§ **WHAT THIS TASK INVOLVES**
From the line containing "アブガルシア ソルティ-スタイル ロックフィッシュ STRS-802MH-KR" through the last line of the records below, output every line exactly, both ends included, except the pictures.

DATA IN THIS EXERCISE START

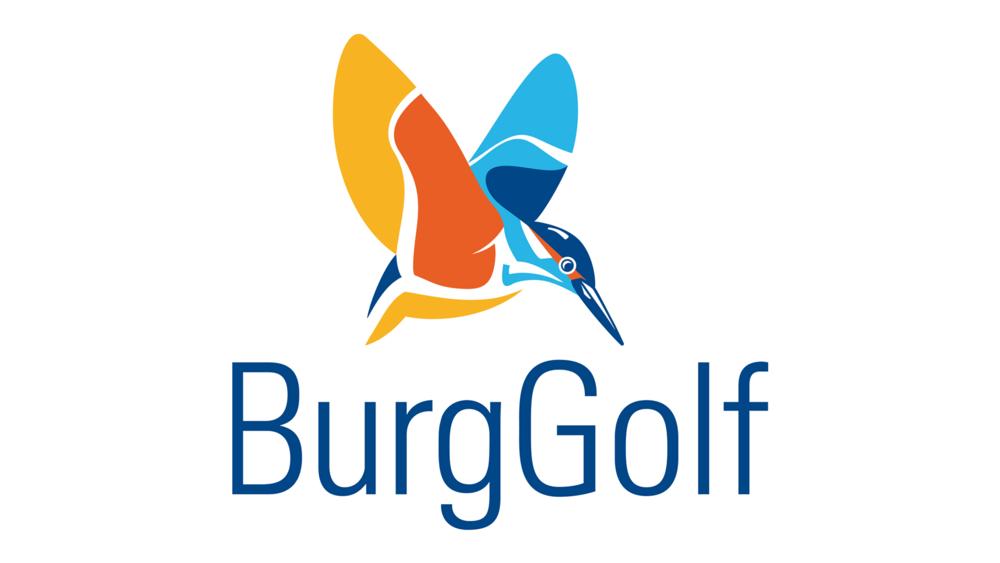 BURGGOLF.png
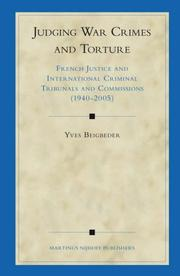 Cover of: Judging War Crimes and Torture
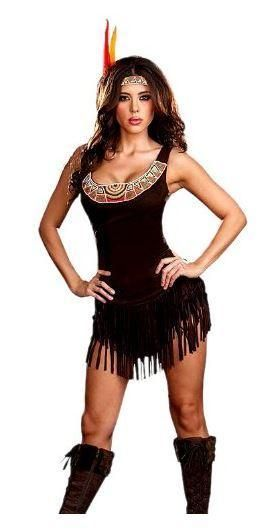 costumebrowsercom native american costumes - Native American Costume Halloween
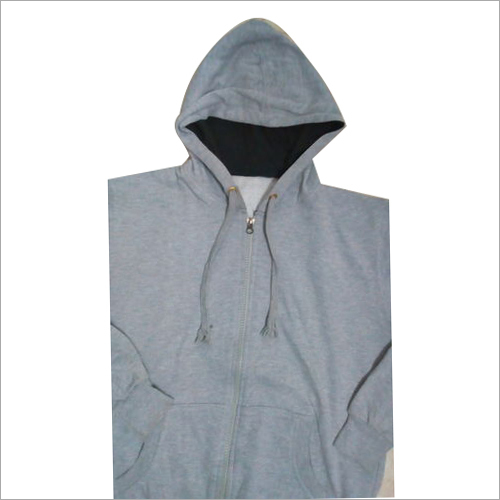 Promotional Full Sleeve Zipper Hoodies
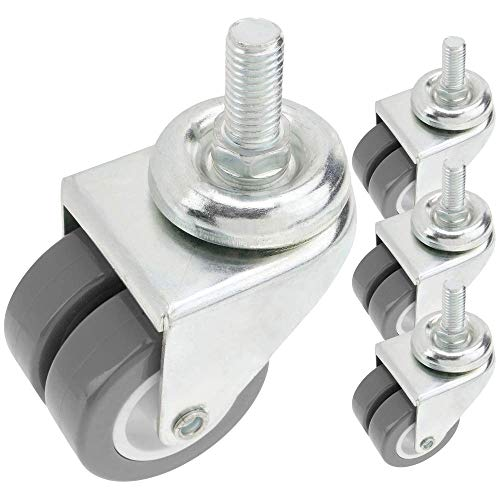 PrimeMatik - Rueda Doble pivotante Industrial de PU y PVC Transparente sin Freno 50 mm M12 4 Pack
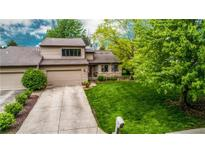 View 328 Sandbrook Dr Noblesville IN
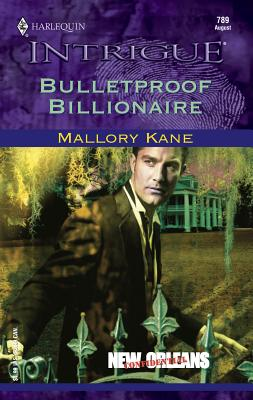 Bulletproof Billionaire - Kane, Mallory
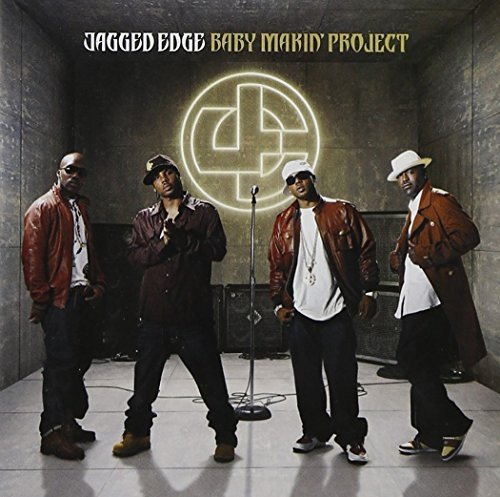 Jagged Edge Baby Makin' Project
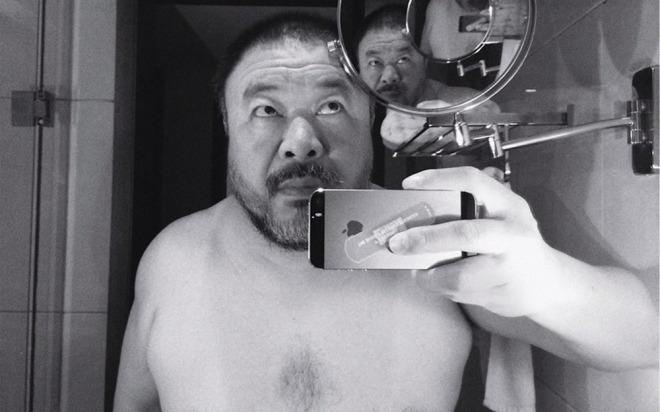 et-si-replacait-le-selfie-dans-l-histoire-de-l-artm343279
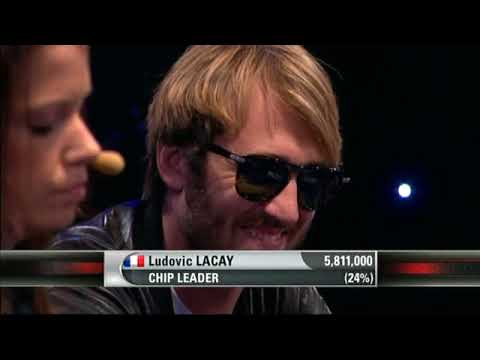 EPT9 – SanRemo. Main Event, FinalTable. E1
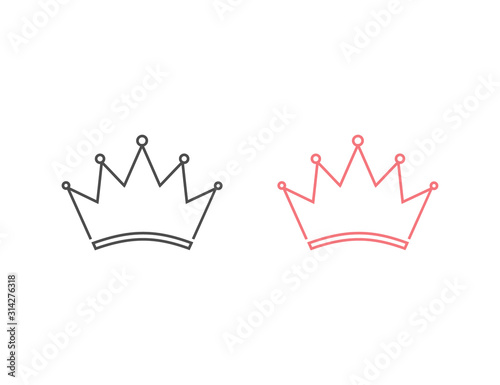 Crown Logo Template. Line icon set. Vector illustration Flat Canvas Print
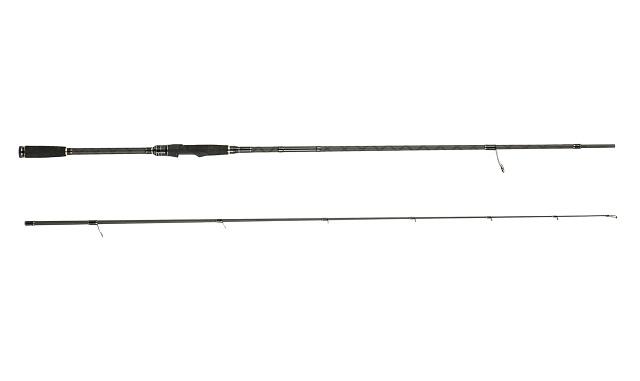 アブガルシア ソルティ-スタイル ロックフィッシュ STRS-802MH-KR
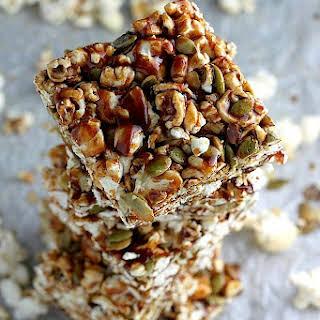 Healthy Popcorn Bars Recipes.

DATA IN THIS EXERCISE END

§ **TASK OUTPUT**
 アブガルシア ソルティ-スタイル ロックフィッシュ STRS-802MH-KR
 Healthy Popcorn Bars Recipes.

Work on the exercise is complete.